──────── Provided material ────────
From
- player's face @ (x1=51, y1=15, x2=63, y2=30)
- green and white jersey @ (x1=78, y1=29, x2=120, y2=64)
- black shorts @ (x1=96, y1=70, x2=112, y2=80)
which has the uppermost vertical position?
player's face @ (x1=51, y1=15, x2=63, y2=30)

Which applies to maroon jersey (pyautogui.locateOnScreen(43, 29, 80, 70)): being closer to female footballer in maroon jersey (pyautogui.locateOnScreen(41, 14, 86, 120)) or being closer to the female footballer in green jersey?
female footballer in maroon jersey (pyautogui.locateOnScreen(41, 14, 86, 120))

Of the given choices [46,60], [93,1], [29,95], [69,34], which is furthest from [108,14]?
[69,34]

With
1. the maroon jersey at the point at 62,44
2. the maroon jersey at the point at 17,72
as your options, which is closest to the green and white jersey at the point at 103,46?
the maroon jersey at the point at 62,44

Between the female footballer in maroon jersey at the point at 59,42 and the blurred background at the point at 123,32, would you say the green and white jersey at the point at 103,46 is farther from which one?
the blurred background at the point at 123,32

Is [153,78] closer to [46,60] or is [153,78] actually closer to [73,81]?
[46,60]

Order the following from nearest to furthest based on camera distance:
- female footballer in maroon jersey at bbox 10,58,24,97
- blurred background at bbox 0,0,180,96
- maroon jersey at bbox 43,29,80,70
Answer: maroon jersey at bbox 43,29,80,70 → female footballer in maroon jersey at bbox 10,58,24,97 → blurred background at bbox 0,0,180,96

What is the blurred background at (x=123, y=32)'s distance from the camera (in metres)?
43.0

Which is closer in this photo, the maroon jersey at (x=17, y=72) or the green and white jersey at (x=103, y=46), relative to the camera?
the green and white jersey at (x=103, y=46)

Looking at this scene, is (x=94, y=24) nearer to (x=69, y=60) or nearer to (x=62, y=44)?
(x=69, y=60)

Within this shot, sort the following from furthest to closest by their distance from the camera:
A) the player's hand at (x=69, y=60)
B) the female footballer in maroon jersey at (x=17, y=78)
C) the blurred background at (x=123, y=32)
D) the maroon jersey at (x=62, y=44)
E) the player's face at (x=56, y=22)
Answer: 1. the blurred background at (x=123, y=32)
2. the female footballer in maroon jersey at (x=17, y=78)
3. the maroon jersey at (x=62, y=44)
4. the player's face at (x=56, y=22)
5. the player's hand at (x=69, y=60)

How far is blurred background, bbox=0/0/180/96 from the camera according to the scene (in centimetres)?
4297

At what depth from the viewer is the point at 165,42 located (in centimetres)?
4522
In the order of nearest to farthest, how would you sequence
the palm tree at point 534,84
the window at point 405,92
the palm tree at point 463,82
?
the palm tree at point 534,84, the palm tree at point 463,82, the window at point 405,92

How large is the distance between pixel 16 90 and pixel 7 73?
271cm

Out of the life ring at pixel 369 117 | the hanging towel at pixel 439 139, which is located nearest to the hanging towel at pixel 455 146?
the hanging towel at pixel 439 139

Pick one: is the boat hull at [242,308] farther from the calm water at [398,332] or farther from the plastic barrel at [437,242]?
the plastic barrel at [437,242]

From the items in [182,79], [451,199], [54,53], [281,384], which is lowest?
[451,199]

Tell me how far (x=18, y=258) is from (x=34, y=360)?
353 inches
────────
The problem: Copy out exactly the lines from the line with "In the order" to the end of the listing, including both of those lines, and give nothing else.

Problem solution:
In the order of nearest to farthest, how would you sequence
the palm tree at point 534,84
the window at point 405,92
the palm tree at point 463,82
?
the palm tree at point 534,84, the palm tree at point 463,82, the window at point 405,92

How large is the distance between pixel 16 90 and pixel 7 73?
271cm

Out of the life ring at pixel 369 117 | the hanging towel at pixel 439 139, which is located nearest to the hanging towel at pixel 455 146?
the hanging towel at pixel 439 139

Pick one: is the boat hull at [242,308] farther from the calm water at [398,332] or farther from the plastic barrel at [437,242]?
the plastic barrel at [437,242]

From the items in [182,79], [451,199], [54,53], [281,384], which is lowest?
[451,199]

Tell me how far (x=18, y=258) is from (x=34, y=360)?
353 inches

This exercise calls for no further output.